RETIREMENT THE USE OF 49-3 A STRONG PASSAGE

The government made the decision on Saturday noon to use article 49-3 on pension reform. Prime Minister Edouard Philippe went to the National Assembly to announce it to the deputies. The decision was ratified mid-day Saturday during a Council of Ministers, just after a Defense Council devoted to the epidemic of coronavirus.

The Prime Minister went up to the rostrum to make this announcement, in order to "put an end to this episode of non-debate" with the oppositions and "to allow the rest of the legislative process to start," he said. to the applause of the majority and to the boos of certain members of the opposition, including François Ruffin and Ugo Bernalicis (LFI).

Right and left standing wind

Right, left and unions are standing up against the use of 49-3 announced on Saturday.
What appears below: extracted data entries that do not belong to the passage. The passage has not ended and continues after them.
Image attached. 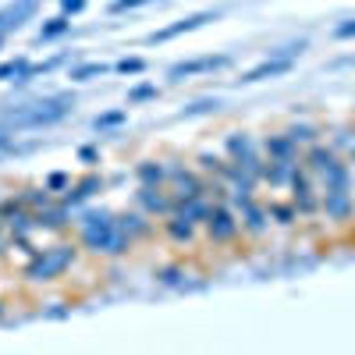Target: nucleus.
Segmentation results:
<instances>
[{
  "label": "nucleus",
  "instance_id": "nucleus-16",
  "mask_svg": "<svg viewBox=\"0 0 355 355\" xmlns=\"http://www.w3.org/2000/svg\"><path fill=\"white\" fill-rule=\"evenodd\" d=\"M217 68H227V57H196V61L174 64L167 75L174 82H182V78H192V75H202V71H217Z\"/></svg>",
  "mask_w": 355,
  "mask_h": 355
},
{
  "label": "nucleus",
  "instance_id": "nucleus-34",
  "mask_svg": "<svg viewBox=\"0 0 355 355\" xmlns=\"http://www.w3.org/2000/svg\"><path fill=\"white\" fill-rule=\"evenodd\" d=\"M142 4H153V0H114L110 11H132V8H142Z\"/></svg>",
  "mask_w": 355,
  "mask_h": 355
},
{
  "label": "nucleus",
  "instance_id": "nucleus-2",
  "mask_svg": "<svg viewBox=\"0 0 355 355\" xmlns=\"http://www.w3.org/2000/svg\"><path fill=\"white\" fill-rule=\"evenodd\" d=\"M78 242H53L46 249H40L36 256H28V263L21 266V281L25 284H53L61 281L71 266L78 263Z\"/></svg>",
  "mask_w": 355,
  "mask_h": 355
},
{
  "label": "nucleus",
  "instance_id": "nucleus-30",
  "mask_svg": "<svg viewBox=\"0 0 355 355\" xmlns=\"http://www.w3.org/2000/svg\"><path fill=\"white\" fill-rule=\"evenodd\" d=\"M25 68H28L25 57H18V61H4V64H0V82H18V75Z\"/></svg>",
  "mask_w": 355,
  "mask_h": 355
},
{
  "label": "nucleus",
  "instance_id": "nucleus-17",
  "mask_svg": "<svg viewBox=\"0 0 355 355\" xmlns=\"http://www.w3.org/2000/svg\"><path fill=\"white\" fill-rule=\"evenodd\" d=\"M206 21H217V15H210V11H202V15L182 18V21H174V25L160 28V33H153V36H150V43H167V40H174V36H185V33H196V28H199V25H206Z\"/></svg>",
  "mask_w": 355,
  "mask_h": 355
},
{
  "label": "nucleus",
  "instance_id": "nucleus-12",
  "mask_svg": "<svg viewBox=\"0 0 355 355\" xmlns=\"http://www.w3.org/2000/svg\"><path fill=\"white\" fill-rule=\"evenodd\" d=\"M114 217H117V227H121L135 245L146 242V239L153 234V217H150V214H142L139 206H135V210H121V214H114Z\"/></svg>",
  "mask_w": 355,
  "mask_h": 355
},
{
  "label": "nucleus",
  "instance_id": "nucleus-24",
  "mask_svg": "<svg viewBox=\"0 0 355 355\" xmlns=\"http://www.w3.org/2000/svg\"><path fill=\"white\" fill-rule=\"evenodd\" d=\"M224 160H227V157H217V153H210V150H202V153L196 157V167H199L202 174H210V178H220Z\"/></svg>",
  "mask_w": 355,
  "mask_h": 355
},
{
  "label": "nucleus",
  "instance_id": "nucleus-10",
  "mask_svg": "<svg viewBox=\"0 0 355 355\" xmlns=\"http://www.w3.org/2000/svg\"><path fill=\"white\" fill-rule=\"evenodd\" d=\"M160 231H164V239H167L171 245H178V249H192V245L199 242V227L189 224L185 217H178V214L164 217V220H160Z\"/></svg>",
  "mask_w": 355,
  "mask_h": 355
},
{
  "label": "nucleus",
  "instance_id": "nucleus-9",
  "mask_svg": "<svg viewBox=\"0 0 355 355\" xmlns=\"http://www.w3.org/2000/svg\"><path fill=\"white\" fill-rule=\"evenodd\" d=\"M107 189V182H103V174H85V178H78V182H71V189L68 192H61V196H57V199H61L64 206H68V210H78V206L85 202V199H93L96 192H103Z\"/></svg>",
  "mask_w": 355,
  "mask_h": 355
},
{
  "label": "nucleus",
  "instance_id": "nucleus-21",
  "mask_svg": "<svg viewBox=\"0 0 355 355\" xmlns=\"http://www.w3.org/2000/svg\"><path fill=\"white\" fill-rule=\"evenodd\" d=\"M18 196L25 199V206H28V210H33V214H36V210H46V206H50V202L57 199V196H53V192H50L46 185H25V189H21Z\"/></svg>",
  "mask_w": 355,
  "mask_h": 355
},
{
  "label": "nucleus",
  "instance_id": "nucleus-7",
  "mask_svg": "<svg viewBox=\"0 0 355 355\" xmlns=\"http://www.w3.org/2000/svg\"><path fill=\"white\" fill-rule=\"evenodd\" d=\"M135 206H139L142 214H150L153 220H164V217H171V210H174V196H171L167 185H139Z\"/></svg>",
  "mask_w": 355,
  "mask_h": 355
},
{
  "label": "nucleus",
  "instance_id": "nucleus-19",
  "mask_svg": "<svg viewBox=\"0 0 355 355\" xmlns=\"http://www.w3.org/2000/svg\"><path fill=\"white\" fill-rule=\"evenodd\" d=\"M135 178H139V185H167V160H153V157L139 160Z\"/></svg>",
  "mask_w": 355,
  "mask_h": 355
},
{
  "label": "nucleus",
  "instance_id": "nucleus-11",
  "mask_svg": "<svg viewBox=\"0 0 355 355\" xmlns=\"http://www.w3.org/2000/svg\"><path fill=\"white\" fill-rule=\"evenodd\" d=\"M259 146H263L266 160H302V150L295 146V139L288 132H266Z\"/></svg>",
  "mask_w": 355,
  "mask_h": 355
},
{
  "label": "nucleus",
  "instance_id": "nucleus-38",
  "mask_svg": "<svg viewBox=\"0 0 355 355\" xmlns=\"http://www.w3.org/2000/svg\"><path fill=\"white\" fill-rule=\"evenodd\" d=\"M8 146H11V135H8V132H0V150H8Z\"/></svg>",
  "mask_w": 355,
  "mask_h": 355
},
{
  "label": "nucleus",
  "instance_id": "nucleus-35",
  "mask_svg": "<svg viewBox=\"0 0 355 355\" xmlns=\"http://www.w3.org/2000/svg\"><path fill=\"white\" fill-rule=\"evenodd\" d=\"M85 11V0H61V15H78Z\"/></svg>",
  "mask_w": 355,
  "mask_h": 355
},
{
  "label": "nucleus",
  "instance_id": "nucleus-14",
  "mask_svg": "<svg viewBox=\"0 0 355 355\" xmlns=\"http://www.w3.org/2000/svg\"><path fill=\"white\" fill-rule=\"evenodd\" d=\"M210 210H214V199L210 196H189V199H174V210L171 214H178V217H185L189 224L202 227L206 217H210Z\"/></svg>",
  "mask_w": 355,
  "mask_h": 355
},
{
  "label": "nucleus",
  "instance_id": "nucleus-29",
  "mask_svg": "<svg viewBox=\"0 0 355 355\" xmlns=\"http://www.w3.org/2000/svg\"><path fill=\"white\" fill-rule=\"evenodd\" d=\"M53 196H61V192H68L71 189V174H64V171H53V174H46V182H43Z\"/></svg>",
  "mask_w": 355,
  "mask_h": 355
},
{
  "label": "nucleus",
  "instance_id": "nucleus-22",
  "mask_svg": "<svg viewBox=\"0 0 355 355\" xmlns=\"http://www.w3.org/2000/svg\"><path fill=\"white\" fill-rule=\"evenodd\" d=\"M291 139H295V146L299 150H306V146H313V142H320V128L313 125V121H291L288 128H284Z\"/></svg>",
  "mask_w": 355,
  "mask_h": 355
},
{
  "label": "nucleus",
  "instance_id": "nucleus-33",
  "mask_svg": "<svg viewBox=\"0 0 355 355\" xmlns=\"http://www.w3.org/2000/svg\"><path fill=\"white\" fill-rule=\"evenodd\" d=\"M210 110H217V100H196V103H189V107L182 110V117H196V114H210Z\"/></svg>",
  "mask_w": 355,
  "mask_h": 355
},
{
  "label": "nucleus",
  "instance_id": "nucleus-32",
  "mask_svg": "<svg viewBox=\"0 0 355 355\" xmlns=\"http://www.w3.org/2000/svg\"><path fill=\"white\" fill-rule=\"evenodd\" d=\"M117 71H121V75H142L146 61H142V57H125V61H117Z\"/></svg>",
  "mask_w": 355,
  "mask_h": 355
},
{
  "label": "nucleus",
  "instance_id": "nucleus-13",
  "mask_svg": "<svg viewBox=\"0 0 355 355\" xmlns=\"http://www.w3.org/2000/svg\"><path fill=\"white\" fill-rule=\"evenodd\" d=\"M299 164H302V160H266L259 185H266L270 192H284V189L291 185V174H295V167H299Z\"/></svg>",
  "mask_w": 355,
  "mask_h": 355
},
{
  "label": "nucleus",
  "instance_id": "nucleus-26",
  "mask_svg": "<svg viewBox=\"0 0 355 355\" xmlns=\"http://www.w3.org/2000/svg\"><path fill=\"white\" fill-rule=\"evenodd\" d=\"M128 121V110L121 107V110H107V114H100L96 121H93V128L96 132H107V128H117V125H125Z\"/></svg>",
  "mask_w": 355,
  "mask_h": 355
},
{
  "label": "nucleus",
  "instance_id": "nucleus-40",
  "mask_svg": "<svg viewBox=\"0 0 355 355\" xmlns=\"http://www.w3.org/2000/svg\"><path fill=\"white\" fill-rule=\"evenodd\" d=\"M0 46H4V33H0Z\"/></svg>",
  "mask_w": 355,
  "mask_h": 355
},
{
  "label": "nucleus",
  "instance_id": "nucleus-8",
  "mask_svg": "<svg viewBox=\"0 0 355 355\" xmlns=\"http://www.w3.org/2000/svg\"><path fill=\"white\" fill-rule=\"evenodd\" d=\"M320 217L338 227L355 220V192H320Z\"/></svg>",
  "mask_w": 355,
  "mask_h": 355
},
{
  "label": "nucleus",
  "instance_id": "nucleus-1",
  "mask_svg": "<svg viewBox=\"0 0 355 355\" xmlns=\"http://www.w3.org/2000/svg\"><path fill=\"white\" fill-rule=\"evenodd\" d=\"M75 234H78V249L89 252V256H100V259H121L135 249V242L117 227V217L107 210V206L78 210Z\"/></svg>",
  "mask_w": 355,
  "mask_h": 355
},
{
  "label": "nucleus",
  "instance_id": "nucleus-23",
  "mask_svg": "<svg viewBox=\"0 0 355 355\" xmlns=\"http://www.w3.org/2000/svg\"><path fill=\"white\" fill-rule=\"evenodd\" d=\"M36 15V0H18V4L4 15V28H18L25 25V18H33Z\"/></svg>",
  "mask_w": 355,
  "mask_h": 355
},
{
  "label": "nucleus",
  "instance_id": "nucleus-4",
  "mask_svg": "<svg viewBox=\"0 0 355 355\" xmlns=\"http://www.w3.org/2000/svg\"><path fill=\"white\" fill-rule=\"evenodd\" d=\"M202 234H206V242H210L214 249H227L242 239V224H239V214H234V206L231 202H214V210L210 217H206L202 224Z\"/></svg>",
  "mask_w": 355,
  "mask_h": 355
},
{
  "label": "nucleus",
  "instance_id": "nucleus-25",
  "mask_svg": "<svg viewBox=\"0 0 355 355\" xmlns=\"http://www.w3.org/2000/svg\"><path fill=\"white\" fill-rule=\"evenodd\" d=\"M71 28V21H68V15H57V18H50V21H43V28H40V40H57V36H64Z\"/></svg>",
  "mask_w": 355,
  "mask_h": 355
},
{
  "label": "nucleus",
  "instance_id": "nucleus-36",
  "mask_svg": "<svg viewBox=\"0 0 355 355\" xmlns=\"http://www.w3.org/2000/svg\"><path fill=\"white\" fill-rule=\"evenodd\" d=\"M78 160H82V164H89V167H93V164L100 160V153L93 150V146H82V150H78Z\"/></svg>",
  "mask_w": 355,
  "mask_h": 355
},
{
  "label": "nucleus",
  "instance_id": "nucleus-39",
  "mask_svg": "<svg viewBox=\"0 0 355 355\" xmlns=\"http://www.w3.org/2000/svg\"><path fill=\"white\" fill-rule=\"evenodd\" d=\"M0 320H4V302H0Z\"/></svg>",
  "mask_w": 355,
  "mask_h": 355
},
{
  "label": "nucleus",
  "instance_id": "nucleus-3",
  "mask_svg": "<svg viewBox=\"0 0 355 355\" xmlns=\"http://www.w3.org/2000/svg\"><path fill=\"white\" fill-rule=\"evenodd\" d=\"M234 206V214H239V224H242V239L249 242H263L266 234H270V214H266V202L256 196H231L227 199Z\"/></svg>",
  "mask_w": 355,
  "mask_h": 355
},
{
  "label": "nucleus",
  "instance_id": "nucleus-28",
  "mask_svg": "<svg viewBox=\"0 0 355 355\" xmlns=\"http://www.w3.org/2000/svg\"><path fill=\"white\" fill-rule=\"evenodd\" d=\"M185 270H182V266H164V270H157V281L160 284H167V288H178V284H185Z\"/></svg>",
  "mask_w": 355,
  "mask_h": 355
},
{
  "label": "nucleus",
  "instance_id": "nucleus-15",
  "mask_svg": "<svg viewBox=\"0 0 355 355\" xmlns=\"http://www.w3.org/2000/svg\"><path fill=\"white\" fill-rule=\"evenodd\" d=\"M71 224H75V217L61 199H53L46 210H36V227L40 231H68Z\"/></svg>",
  "mask_w": 355,
  "mask_h": 355
},
{
  "label": "nucleus",
  "instance_id": "nucleus-6",
  "mask_svg": "<svg viewBox=\"0 0 355 355\" xmlns=\"http://www.w3.org/2000/svg\"><path fill=\"white\" fill-rule=\"evenodd\" d=\"M167 189L174 199L206 196V174L199 167H189L185 160H167Z\"/></svg>",
  "mask_w": 355,
  "mask_h": 355
},
{
  "label": "nucleus",
  "instance_id": "nucleus-31",
  "mask_svg": "<svg viewBox=\"0 0 355 355\" xmlns=\"http://www.w3.org/2000/svg\"><path fill=\"white\" fill-rule=\"evenodd\" d=\"M157 93H160L157 85H150V82H142V85L128 89V103H142V100H157Z\"/></svg>",
  "mask_w": 355,
  "mask_h": 355
},
{
  "label": "nucleus",
  "instance_id": "nucleus-5",
  "mask_svg": "<svg viewBox=\"0 0 355 355\" xmlns=\"http://www.w3.org/2000/svg\"><path fill=\"white\" fill-rule=\"evenodd\" d=\"M288 199L295 202V210H299L302 220H313V217L320 214V185H316V178L309 174L306 164L295 167L291 185H288Z\"/></svg>",
  "mask_w": 355,
  "mask_h": 355
},
{
  "label": "nucleus",
  "instance_id": "nucleus-18",
  "mask_svg": "<svg viewBox=\"0 0 355 355\" xmlns=\"http://www.w3.org/2000/svg\"><path fill=\"white\" fill-rule=\"evenodd\" d=\"M291 71V57H270V61H263V64H256V68H249L239 82L242 85H252V82H263V78H277V75H288Z\"/></svg>",
  "mask_w": 355,
  "mask_h": 355
},
{
  "label": "nucleus",
  "instance_id": "nucleus-37",
  "mask_svg": "<svg viewBox=\"0 0 355 355\" xmlns=\"http://www.w3.org/2000/svg\"><path fill=\"white\" fill-rule=\"evenodd\" d=\"M334 36H338V40H352V36H355V21L338 25V28H334Z\"/></svg>",
  "mask_w": 355,
  "mask_h": 355
},
{
  "label": "nucleus",
  "instance_id": "nucleus-27",
  "mask_svg": "<svg viewBox=\"0 0 355 355\" xmlns=\"http://www.w3.org/2000/svg\"><path fill=\"white\" fill-rule=\"evenodd\" d=\"M107 71V64H100V61H93V64H78V68H71V82H89V78H96V75H103Z\"/></svg>",
  "mask_w": 355,
  "mask_h": 355
},
{
  "label": "nucleus",
  "instance_id": "nucleus-20",
  "mask_svg": "<svg viewBox=\"0 0 355 355\" xmlns=\"http://www.w3.org/2000/svg\"><path fill=\"white\" fill-rule=\"evenodd\" d=\"M266 214H270V224H277V227H295L302 220L291 199H270L266 202Z\"/></svg>",
  "mask_w": 355,
  "mask_h": 355
}]
</instances>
On the right as on the left, nobody spared his words to denounce the surprise announcement of Edouard Philippe on Saturday evening in the hemicycle. "Government coup" for the Communist Fabien Roussel, "totalitarian impulses" by Emmanuel Macron for the leader of the Insubmissives Jean-Luc Mélenchon, "worst solutions", for the ecologist Yannick Jadot, "the most total cynicism" for the boss of deputies LR Damien Abad…

Even many deputies of the majority criticize the fact of not having been informed before the announcement of the Prime Minister.

Discomfort among LREMs

Once past the stupor, the majority was ordered to unite behind the executive. It is an understatement to say that the announcement of the use of 49-3, "learned by the press", annoyed more than one among LREM deputies. We feel a real discomfort with the Republic on the move. Since 2017, around twenty deputies have left the group with acceleration in recent months (The group has 300 members and relatives today compared to 314 after the legislative elections). There is discomfort about the content of the reform and especially the way it was managed. And for the municipalities then, in cities with more than 50,000 inhabitants, there are dissident candidates in about a third of them.

Recourse to article 49-3 of the Constitution will allow the adoption of the pension reform without debate or vote in the National Assembly.

Without debate or vote at the Meeting

Contested for more than a year, the pension reform project was indeed the subject of a battle of amendments to the National Assembly for a week.

Since the arrival of the text - and its more than 41,000 amendments - in public session on Monday, February 17, debates were tense between majority and opposition. By Friday, the 100-hour mark had been crossed and MPs were sitting this weekend. The calendar planned to go until March 6 and the truce linked to the municipal elections. This will not ultimately be the case. As expected, 49-3 will therefore be used to pass the bill without a vote.

The National Assembly had voted on Saturday morning article 7 of the reform project which plans to integrate special regimes (SNCF, RATP, Paris Opera ...) in the "universal" pension system by points. The debates will therefore stop with the Prime Minister's announcement and the use of 49.3.

Censorship motions

But the element of surprise, however, did not prevent the opposition from tabling two motions of censorship on Saturday evening, the first by LR, the second by the PS, the PCF and La France insoumise. To be considered, a motion must be signed by at least one tenth of the members of the Assembly, that is to say 58 deputies. They should be discussed next Tuesday but have no chance of succeeding since LREM alone has a very large majority in the National Assembly and can count on the support of the Modem.

The government therefore takes no risk in unsheathing article 49-3 to push through its pension reform!

A strong move

But usually, we use article 49-3 to discipline a recalcitrant majority. Here the use of this article just allows to pass this pension reform in force after a year of unsuccessful social consultation and while public opinion is still mainly against the project.

The sequence of pension reform is not over yet. On the street side, the unions are already considering new mobilizations in the face of recourse to 49-3 deemed "deeply scandalous" by the CGT and "unacceptable" by FO. On the Senate side where the right is the majority, the executive is preparing for another parliamentary battle.